Special Costs awarded against ICBC for "abuse of process" in filing inconsistent pleadings

In reasons for judgment released this week, the court in Glover v. Leakey, 2017 BCSC 1287, awarded special costs against ICBC due to the filing of inconsistent pleadings in two separate actions.  In Glover, the defence denied liability and proceeded to a jury trial where the plaintiff's case was dismissed.  However, during the trial the plaintiff discovered that the defendant had previously admitted liability for the same accident in a different proceeding, and argued that this amounted to an abuse of process.  The trial judge then declared a mistrial before judgment was entered.  The plaintiff subsequently sought special costs.  In awarding special costs Madam Justice Gropper said:

[42]         I found that the inconsistent pleading by the defendant was an abuse of process because the principles such as judicial economy, consistency, finality and the integrity of the administration of justice were violated. The court cannot condone such conduct.

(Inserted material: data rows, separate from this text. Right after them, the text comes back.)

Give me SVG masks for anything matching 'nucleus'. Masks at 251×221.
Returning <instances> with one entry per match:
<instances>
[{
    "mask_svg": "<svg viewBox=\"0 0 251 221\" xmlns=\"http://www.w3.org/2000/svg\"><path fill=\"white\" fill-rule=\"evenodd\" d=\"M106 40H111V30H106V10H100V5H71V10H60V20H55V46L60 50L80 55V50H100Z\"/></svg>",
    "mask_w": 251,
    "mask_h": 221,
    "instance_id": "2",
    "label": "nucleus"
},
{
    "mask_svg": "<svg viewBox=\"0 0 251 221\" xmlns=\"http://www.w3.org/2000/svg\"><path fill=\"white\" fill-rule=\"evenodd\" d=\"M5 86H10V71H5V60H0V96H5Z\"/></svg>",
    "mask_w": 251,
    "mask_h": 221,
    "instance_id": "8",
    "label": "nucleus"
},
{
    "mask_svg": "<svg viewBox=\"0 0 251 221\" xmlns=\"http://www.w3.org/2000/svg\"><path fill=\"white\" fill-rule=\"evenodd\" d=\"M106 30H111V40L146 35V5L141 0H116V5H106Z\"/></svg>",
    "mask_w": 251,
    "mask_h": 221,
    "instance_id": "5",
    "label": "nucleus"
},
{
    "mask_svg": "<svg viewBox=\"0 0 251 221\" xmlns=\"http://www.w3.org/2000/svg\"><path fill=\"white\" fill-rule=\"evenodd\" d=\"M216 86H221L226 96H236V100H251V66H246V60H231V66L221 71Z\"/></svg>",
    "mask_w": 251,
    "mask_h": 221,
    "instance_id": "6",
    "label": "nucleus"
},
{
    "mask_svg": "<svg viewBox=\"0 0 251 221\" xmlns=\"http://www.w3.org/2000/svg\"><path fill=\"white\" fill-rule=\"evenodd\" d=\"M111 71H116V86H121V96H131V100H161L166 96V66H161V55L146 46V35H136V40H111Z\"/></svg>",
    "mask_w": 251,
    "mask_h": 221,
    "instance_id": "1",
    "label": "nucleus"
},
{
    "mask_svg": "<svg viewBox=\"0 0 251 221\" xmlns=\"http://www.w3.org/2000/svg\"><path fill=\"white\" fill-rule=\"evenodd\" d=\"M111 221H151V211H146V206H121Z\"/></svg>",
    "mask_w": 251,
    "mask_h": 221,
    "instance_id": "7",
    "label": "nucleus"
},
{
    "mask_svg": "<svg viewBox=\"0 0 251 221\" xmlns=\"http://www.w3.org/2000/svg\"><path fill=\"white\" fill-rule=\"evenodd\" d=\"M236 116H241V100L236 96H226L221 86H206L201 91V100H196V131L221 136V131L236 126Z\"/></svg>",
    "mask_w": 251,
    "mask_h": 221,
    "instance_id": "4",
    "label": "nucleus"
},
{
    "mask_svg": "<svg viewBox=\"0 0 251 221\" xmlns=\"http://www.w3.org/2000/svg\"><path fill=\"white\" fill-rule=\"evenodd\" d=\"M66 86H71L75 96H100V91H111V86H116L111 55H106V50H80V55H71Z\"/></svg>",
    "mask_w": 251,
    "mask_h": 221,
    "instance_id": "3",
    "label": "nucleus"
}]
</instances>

[43]         Abuse of process can be a basis for special costs. I find that in this case, the conduct of the defendant is of the type from which the court wants to disassociate itself, referring to Fullerton.

[44]         The defendant’s arguments about the merits of its position on the application and that special costs should only be for the application only, in my view, address the circumstances too narrowly. The plaintiff only discovered the inconsistent pleadings days as the jury trial was about to proceed; it was scheduled for 12 days; the jury panel had been summonsed; witnesses were on their way to or in Vernon to give evidence; expert witnesses were also arranged to be examined by video or in person; and the defendant’s counsel had threatened to apply for a mistrial if the inconsistent pleadings were raised before the trial judge or the jury. The application was made while the jury trial was underway. 

[45]         The repercussions of the abuse of process were wide spread and of significant expense to the plaintiff, who had marshalled all of her evidence. The defendant’s narrow approach fails to recognize that his conduct was not confined to the hearing of the application only; it went well beyond that.

[46]         Referring to the principles distilled in Westsea, I am satisfied that in awarding special costs in these unique circumstances meets the test of restraint but addresses the full impact of the defendant’s conduct; there are exceptional circumstances that justify such an order; the inconsistent positions on liability as between this action and the Yeomans’ action is reprehensible in and of itself, and amounts to an abuse of process; and the award of special costs in this action cannot be characterized as a “bonus” or further compensation for the plaintiff’s success on the application. 

[47]         The plaintiff is entitled to special costs arising from my finding that the conduct of the defendant was an abuse of process, including the costs of preparation and attendance at trial, as well as special cost of this application. The assessment of special costs is postponed until the defendant has exhausted all avenues of appeal.